Various studies have emphasized the significance of the process of application for the continuous development of Islamic law—that is far from new. However, my primary contribution in this essay is to elaborate on the idea that ijtihād can be practiced by an absolute muqallid, and that, when practiced, it does not reflect a coercive shift driven by contextual pressures. I accordingly challenge some contemporary scholars' claim of inconsistency between theory and practice in Islamic law, arguing that this perceived contradiction stems from a failure to acknowledge the multi-layered structure of ijtihād and the flexibility inherent in taqlīd, even the of absolute type.
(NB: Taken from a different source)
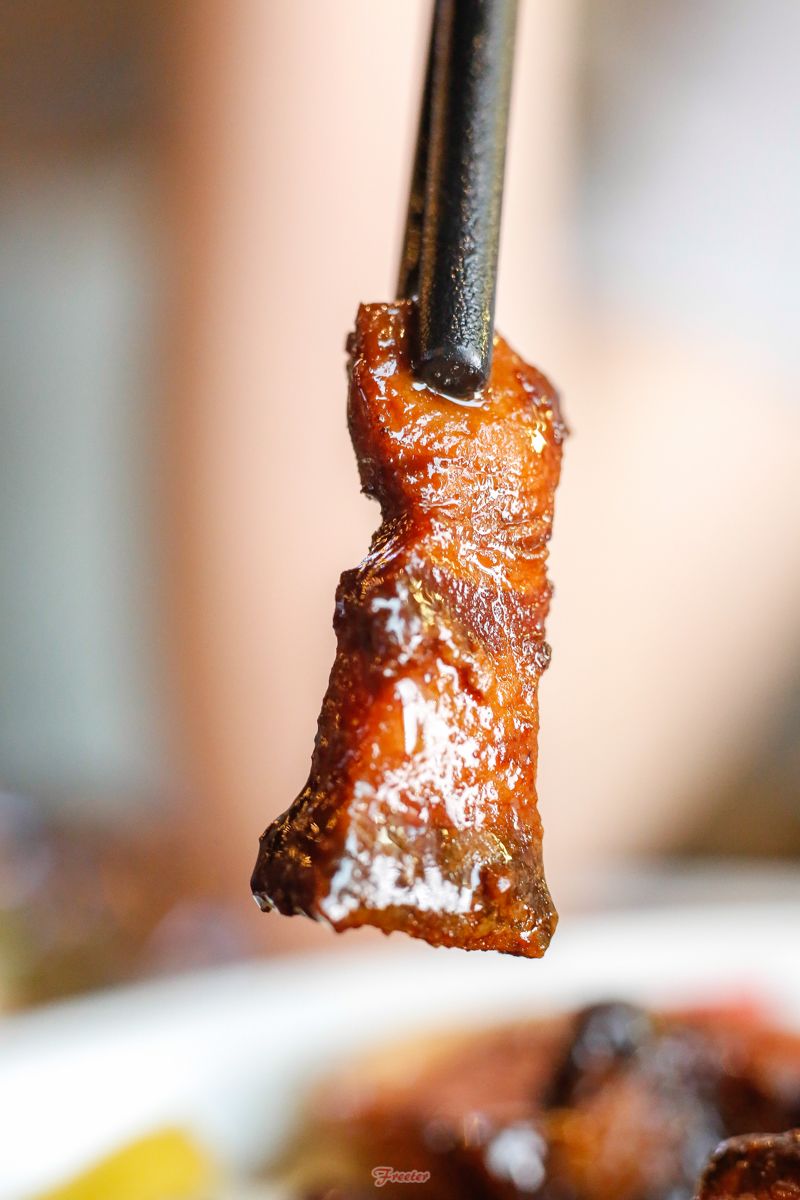 海口好吃的牛肉面,海口老牌牛肉面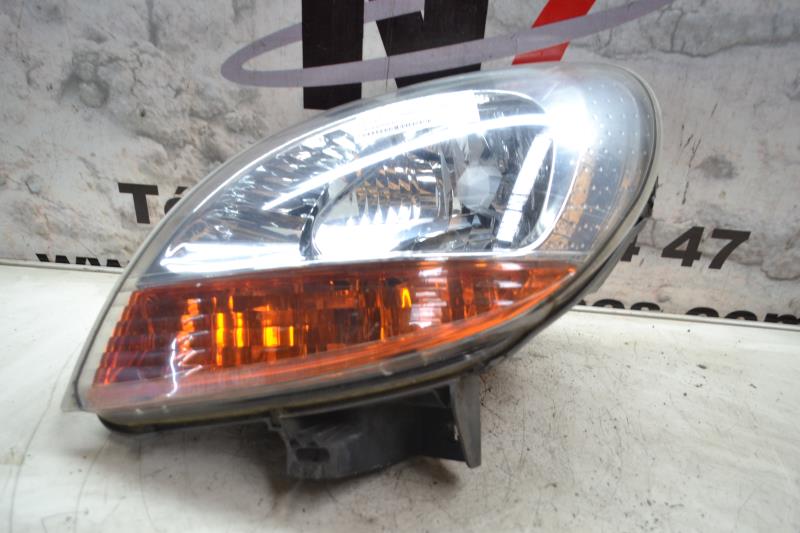Gruppo ottico anteriore principale sinistro (luci)(faro) RENAULT KANGOO 1 PHASE 2 Diésel - 1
I hope this contribution will inspire further discussion on "the closing of the gate of ijtihād" in the Ottoman period, especially by giving voice to the jurists themselves rather than dismissing their views as insincere.

Notes:

[1] Sherman Jackson, "Taqlīd, Legal Scaffolding and the Scope of Legal Injunctions in Post-Formative Theory Muṭlaq and ʿĀmm in the Jurisprudence of Shihāb Al-Dīn Al-Qarāfī," Islamic Law and Society 3, no. 2 (1996): 165-92, 172.

[2] Ibid., 170.

[3] Ahmad Atif Ahmad, Structural Interrelations of Theory and Practice in Islamic Law: A Study of Six Works of Medieval Islamic Jurisprudence (Leiden; Boston: Brill, 2006), xxiv.

[4] Wael B. Hallaq, "Was the Gate of Ijtihad Closed?," International Journal of Middle East Studies 16, no. 1 (1984):3–41, 3.
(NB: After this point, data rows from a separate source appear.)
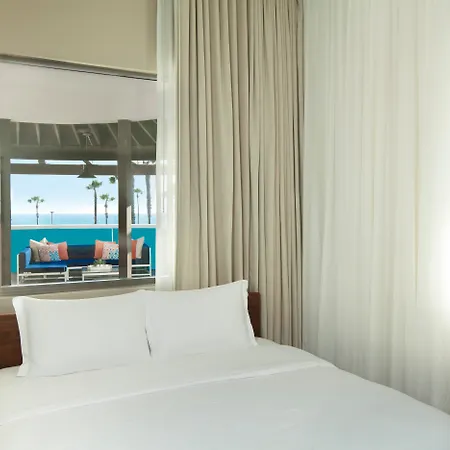Kimpton Shorebreak Huntington Beach Resort By Ihg-2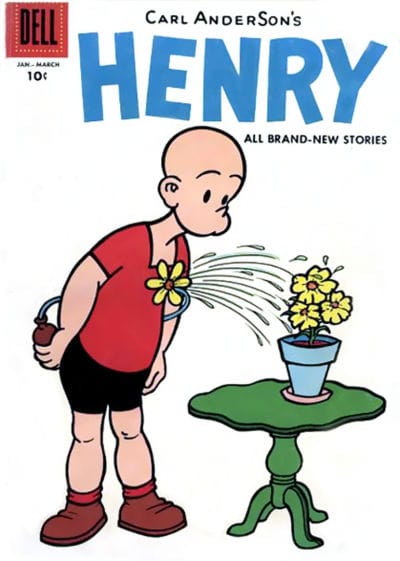 Henry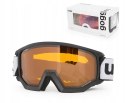 UVEX GOGLE NARCIARSKIE SNOWBOARDOWE NA OKULARY S1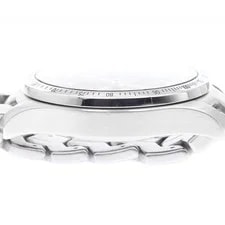 TAG Heuer Link Calibre 5 CJF7110 42mm SS Black #C9819 4
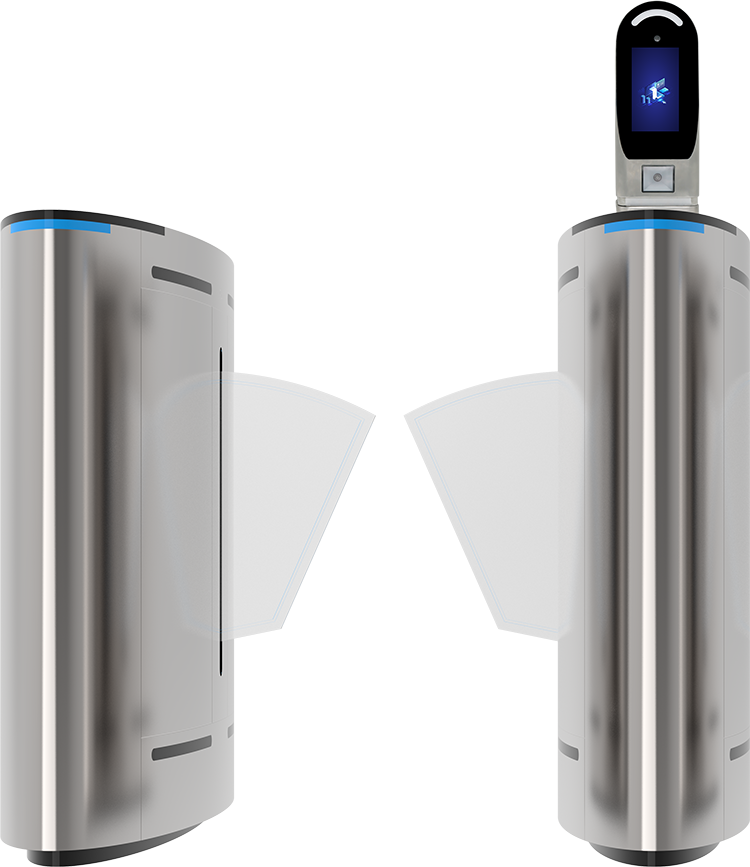 2939威尼斯 2939景区社保卡实名消费闸机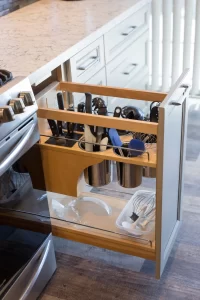 Stiles Island Dream Kitchen Design and Remodel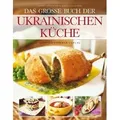 Produktbild: Das große Buch der ukrainischen Küche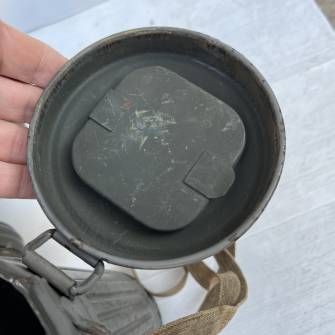 Antiquité militaire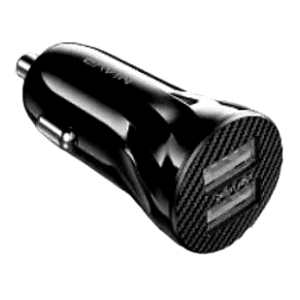 BAVIN auto punjač PC979 2x USB kabl Type-C
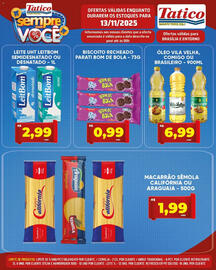 Tabloide Tatico Página 9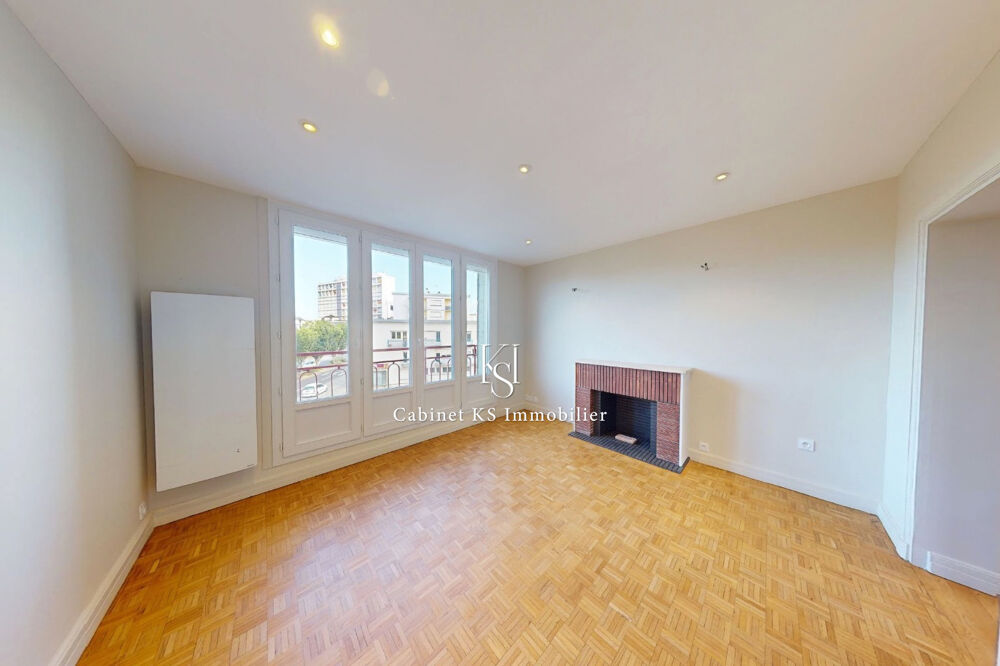Appartement Lorient 3 pièce(s) 69.81 m2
[5] Abū Isḥāq al-Shāṭibī, al-Muwāfaqāt (Cairo: Dār ibn ʿAffān, 1997), 5:12.

[6] Shihāb al-Dīn al-Qarāfī, al-Furūq (Cairo: Dār al-Salām, 2004), 107.
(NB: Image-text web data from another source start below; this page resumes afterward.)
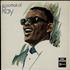 Ray Charles A Portrait Of Ray vinyl LP UK RYHLPAP579302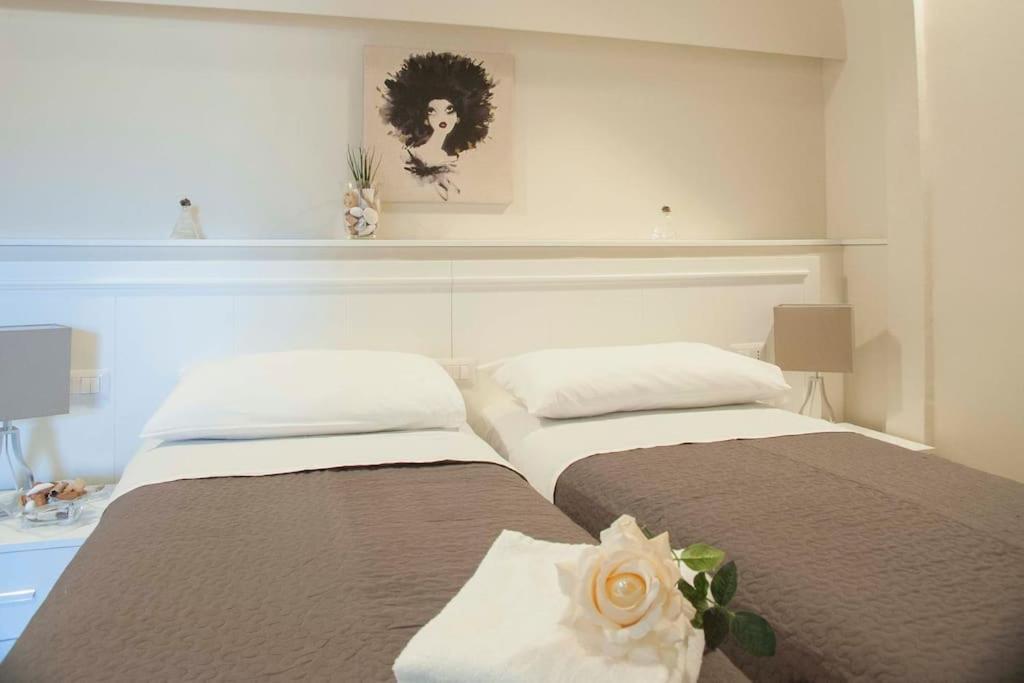 Appartement Tornabuoni Charming Florence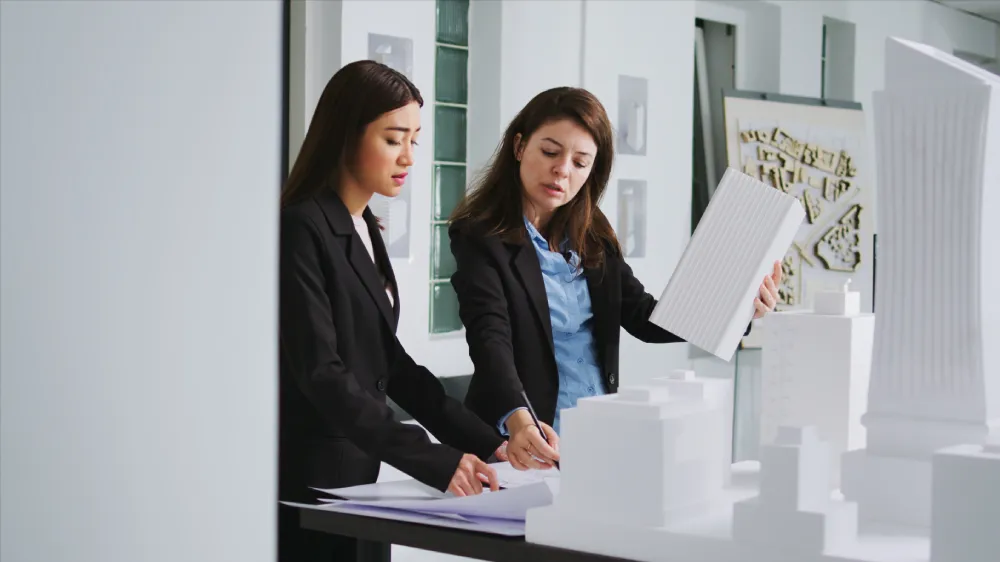 commercial real estate appraisal​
[7] al-Shāṭibī, al-Muwāfaqāt, 4:64.

[8] Ibid., 5:12.

[9] Muḥammad Amīn ibn ʿĀbidīn, Radd al-Muḥtār ʿalā al-Durr al-Mukhtār (Beirut: Dār al-Fikr, 1992), 1:77.

[10] Takhrīj refers to the process of drawing an analogy between a novel case and an older, similar one that was addressed by the eponym of the madhhab. It can also refer to deducing the ruling for a new case based on certain principles established by the eponym of the madhhab. Tarjīḥ involves declaring one opinion within the madhhab as the most preponderant. Within a madhhab, there may be multiple narrations attributed to the eponym or various takhrījs conducted by earlier scholars. The role of jurists qualified to perform tarjīḥ is to determine which opinion among these is the most authentic or authoritative. Takhrīj and tarjīḥ are usually considered as partial ijtihāḍ. For further details, see Ibrāhīm ibn Farḥūn, Kashf al-Niqāb al-Ḥājib min Muṣṭalaḥ Ibn al-Ḥājib (Beirut: Dār al-Gharb al-Islāmī, 1990), 62–109.

[11] Ibn ʿĀbidīn, Radd al-Muḥtār, 1:77.

[12] Muḥammad al-Ḥaṣkafī, al-Durr al-Mukhtār Sharḥ Tanwīr al-Abṣār wa-Jāmiʿ al-Biḥār (Beirut: Dār al-Kutub al-ʿIlmiyya, 2002), 16.

[13] Qāsim ibn Quṭlubaghā, al-Taṣḥīḥ wa-l-Tarjīh ʿalā Mukhtaṣar al-Qudūrī (Dār al-Kutub al-ʿIlmiyya 2002), 132.

[14] Muḥammad Amīn Ibn ʿĀbidīn, "Nashr al-ʿArf fī Bināʾ Baʿḍ al-Aḥkām ʿalā al-ʿUrf," in Majmūʿat Rasāʾil Ibn ʿĀbidīn (no edition).

[15] Ibn ʿĀbidīn, Sharḥ ʿUqūd Rasm al-Muftī, 42.

[16] Sherman Jackson, Islamic Law and the State: The Constitutional Jurisprudence of Shihāb al-Dīn al-Qarāfī (Leiden: Brill, 1996); Ahmed Fekry Ibrahim, "Rethinking the Taqlīd Hegemony: An Institutional, Longue-Durée Approach," Journal of American Oriental Society 136, no. 4 (2016): 801–16.